Posted by Spammychic On Thursday, February 3, 2011 0 comments

For starters, I didn't get much sleep last night (nothing new there) because my whole body was so sore all over.  I ended up waking up around 9:30 but couldn't get out of bed for thirty minutes because I just didn't have it in me.  I finally got up to start my day around 10:00.  I went in the kitchen for my morning cigarette and felt like shit.  After that I went to the bathroom.  I took my clothes off as I always do before using the bathroom in the morning, and sat down.  Suddenly I felt like I was going to explode.  I started dry heaving (since I have absolutely nothing in my stomach) like crazy.  My heart was pounding and I felt numb.  Next thing I know I'm on the floor.  I didn't pass out, I just kind of fell over and couldn't move.  I sat there for five minutes with tears down my cheeks until it passed and I felt completely fine.  I got up, cleaned up the drool on the floor, and flushed the toilet.  Judgment time.  I stepped on the scale.  I only lost one pound. Oh well.

I came back into the kitchen to have another cigarette.  I went on Facebook and Erica messaged me back finally after my apology message to her last night.  She said she's just upset that I'm "slowly killing" myself and I can't see it and she's lost so many people in the last few years and doesn't want me to be another one.  To make her feel better, I told her I was thinking about getting help.  She said that's good and whatever, blah, blah, blah.  That's pretty much it.  I really hope we start talking again, because I hate to make people upset and she is a very good friend.
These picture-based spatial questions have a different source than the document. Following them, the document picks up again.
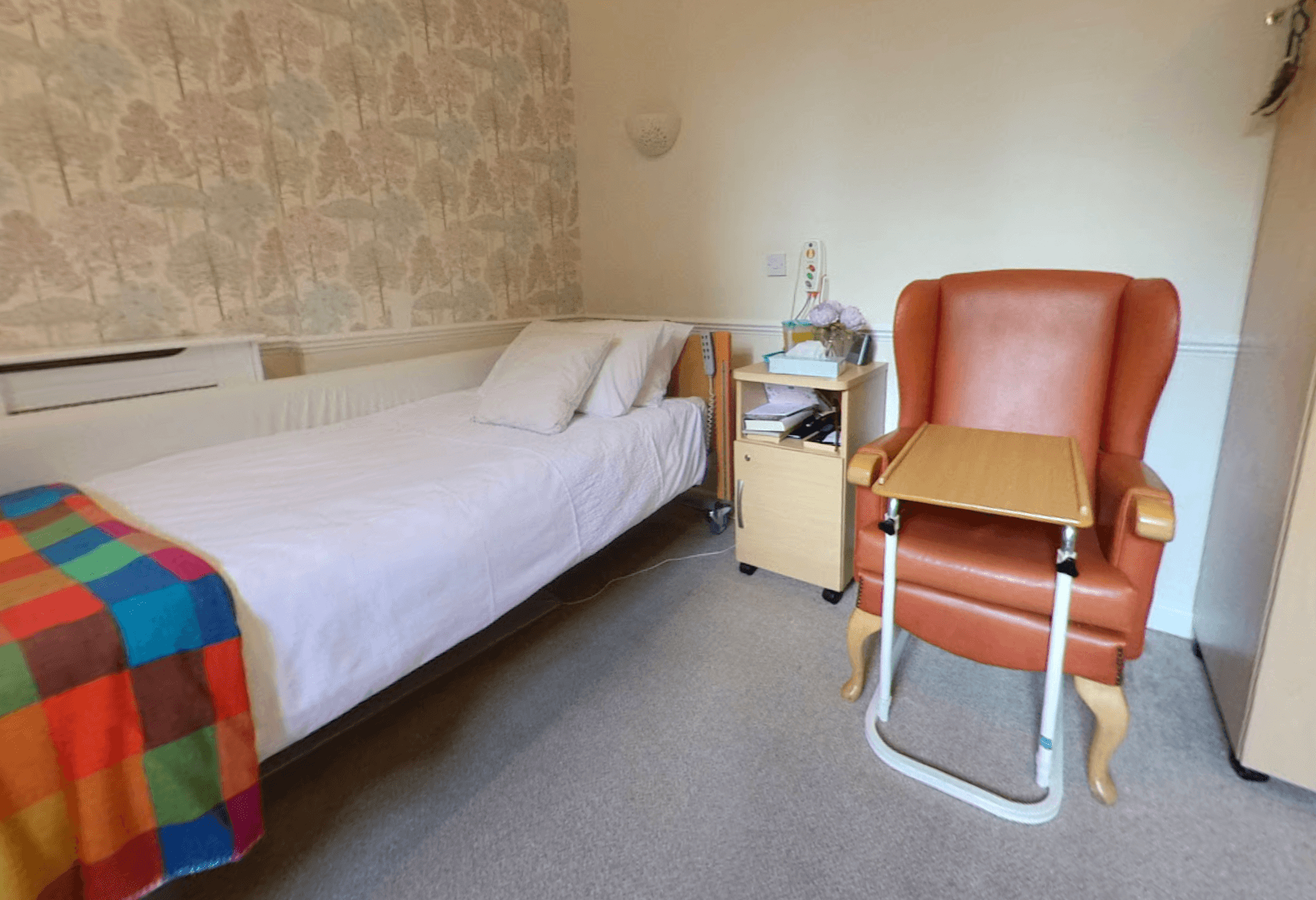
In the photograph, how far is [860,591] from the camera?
62.9 inches

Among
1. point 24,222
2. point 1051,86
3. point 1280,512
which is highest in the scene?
point 1051,86

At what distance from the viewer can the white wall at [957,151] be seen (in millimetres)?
1742

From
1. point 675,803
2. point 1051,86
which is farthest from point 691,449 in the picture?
point 1051,86

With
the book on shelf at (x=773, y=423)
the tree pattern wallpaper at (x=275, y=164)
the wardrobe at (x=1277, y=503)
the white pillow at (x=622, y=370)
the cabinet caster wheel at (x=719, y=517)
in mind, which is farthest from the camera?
the cabinet caster wheel at (x=719, y=517)

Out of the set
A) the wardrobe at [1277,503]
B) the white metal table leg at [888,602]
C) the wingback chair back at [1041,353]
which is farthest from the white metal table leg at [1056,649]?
the wingback chair back at [1041,353]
Today should be interesting.  I have work at 4:00 and I have to walk because my mom won't be home yet to take me.  It's only a thirty-minute walk,  but I'm going to leave around 2:45 because it's nasty on the roads and I will be walking 2x slower than usual because I feel like shit.  Last night I was fearing that I might pass out at work today, but I feel fine right now, so I think it will be fine.  That would be so embarrassing.

It's only a bit before 11am here, so I'm going to relax a little more and then get showered and ready for work.  Will post later.